Jase sits on a hand-painted stool in the middle of the alley, smoking. Pigeons coo and mingle around him; he doesn’t kick them away. The stool is spectacular, the mottled rainbow creation of one of the artists who works in the community studio upstairs. Jase found it on the roof, toppled over and abandoned, and when he stopped in at the studio to give it back, an old woman with a bit of a beard said, “It’s yours babe, it’s got your name on it.”
Don’t call me babe, Jase thought, but the lady was genuine and besides, he wanted the stool.
Today, he wants everyone to appreciate its three-legged beauty, which is why he’s perched himself in the middle of the alley. But he doesn’t really want to be looked at himself, so he avoids eye contact with anyone passing. It’s a difficult balancing act.
“Cool chair, Jase.”
He has a lot of mates here already, and he’s only been in Wellington a few months. He is young and handsome. He sweeps his long hair back into a pony-tail. At second glance, he has the face of a woman. He only ever wears loose shorts with workman’s boots and thick socks rolled down into cylinders. He has great legs – his best asset, people used to say – he carries himself like a dancer.
The alley he’s perched in is a universe of pigeons. They coo and sound more like cats or mammals. They don’t whistle – maybe that’s why they’re exiles from the bird kingdom. They spend all their energy in flight, wings describing fast half circles as they scatter into the air. So exhausting. They’re such unlikely travellers, and yet they’re all over the world.
So many pigeons, and they keep doubling in numbers. The city wants them gone – culling them with poison and anti-roosting metal spikes. Like others seeking refuge, the pigeons have gathered here in the alley. Jase loves their contradictions. Their grey feathers are dull and dirty, and when the massive bull pigeons puff themselves up for a fight, or a fuck, they are the ugliest birds around. Yet the smaller birds – the younger or less aggressive ones – move with grace. They wear their iridescent green and lilac wings like robes. Their pearl-coloured eyelids blink gently, front to back. They mate for life and show off less than their dovish cousins. Why they’re targeted by the city and not other birds seems illogical to Jase.
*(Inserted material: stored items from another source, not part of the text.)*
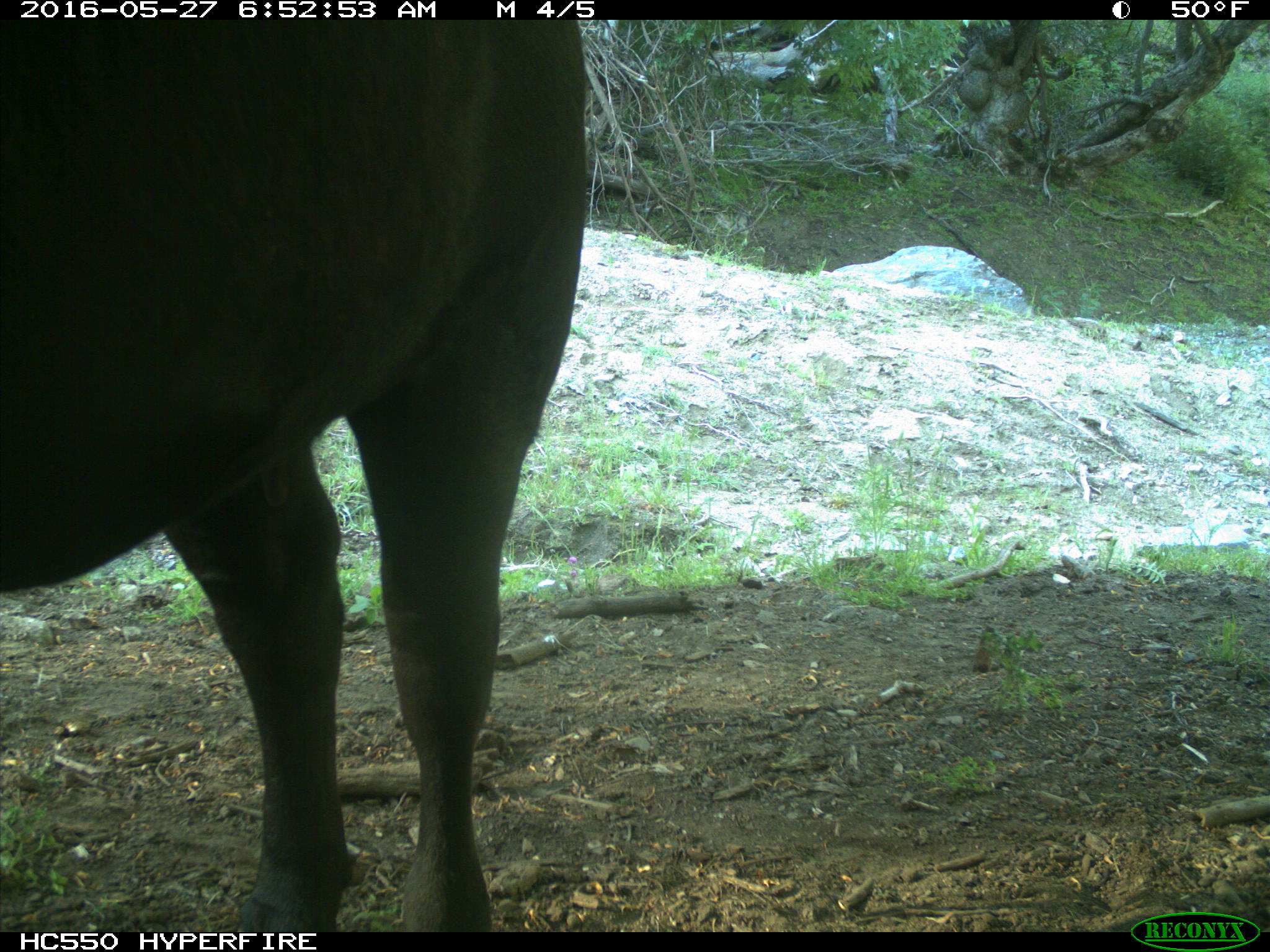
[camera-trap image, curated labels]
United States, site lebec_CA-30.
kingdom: Animalia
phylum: Chordata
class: Mammalia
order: Artiodactyla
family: Bovidae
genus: Bos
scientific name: Bos taurus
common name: domestic cow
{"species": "Bos taurus (domestic cow)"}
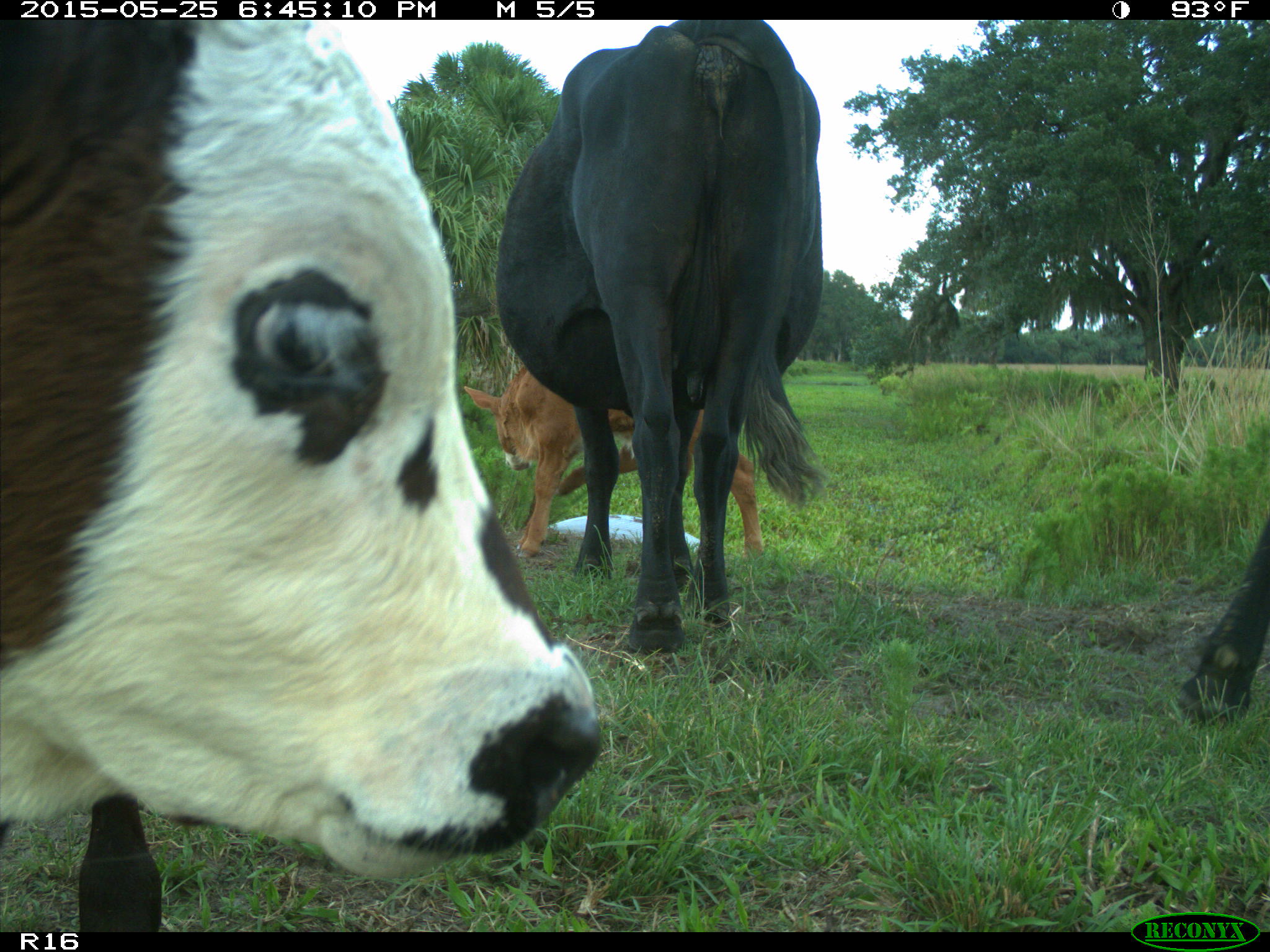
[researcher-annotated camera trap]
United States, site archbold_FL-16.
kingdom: Animalia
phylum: Chordata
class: Mammalia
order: Artiodactyla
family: Bovidae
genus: Bos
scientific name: Bos taurus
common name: domestic cow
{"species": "Bos taurus (domestic cow)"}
Later that evening, after the drop-in centre has closed and all its staff have gone home, Jason uses the pass card no one knows he has to get back in. There’s a false wall in the corridor on the fourth floor, where he’s stashed a sleeping bag and other supplies. He pulls out the panelling and reaches in for the boxes of breadcrumbs and bird seed and comes back down to the alley to feed the pigeons. The rich, ignorant landlord thinks the birds come here for no reason, can’t figure out how to get rid of them and won’t spend the money trying. They come for food. Why not?
After a feed, the pigeons drift up to roost in the rooftop carpark. The exposed ceiling of struts and sheets of corrugated plastic is covered in guano and the pigeons call out in human voices. Coo, move over, I’m cold. Move over, move over.
Some of them are so sick he can tell they won’t live to see the next day. They’ll crawl beneath the bushes of the scrappy rooftop garden bed, or huddle into the guttering, and give up. A lot of them die. He’s the only one in all of Community House to bother cleaning up the bodies. Well, there’s the lawyer from the legal service. She has a thick accent, maybe Russian? She’s young and loves the pigeons too. Sometimes she takes the sick ones to the SPCA. If she thinks they might get better she hides them in boxes under her desk. She tells him this in a whisper, as if she’s under surveillance.
Sometimes, if it’s a nice day, he takes the dead ones to the park up the road, Volunteer Corner, which is full of low scrub and fern. He picks his way through the greenery, lifts the birds out of his bag, and places them where they can’t be seen. Scatters a bit of dirt and some leaves across their feathers. Once or twice he’s dug holes, but passersby think he’s stealing the plants, so he doesn’t do it anymore.
But most of the time in this city it seems to be windy or raining, and there’s so many pigeons he normally just wraps them up in newspaper and walks them to the rubbish bin out on Willis Street. People think he’s throwing away fish and chips, but if they looked closely they’d see he never tosses the parcels, but places them with reverence into the darkness.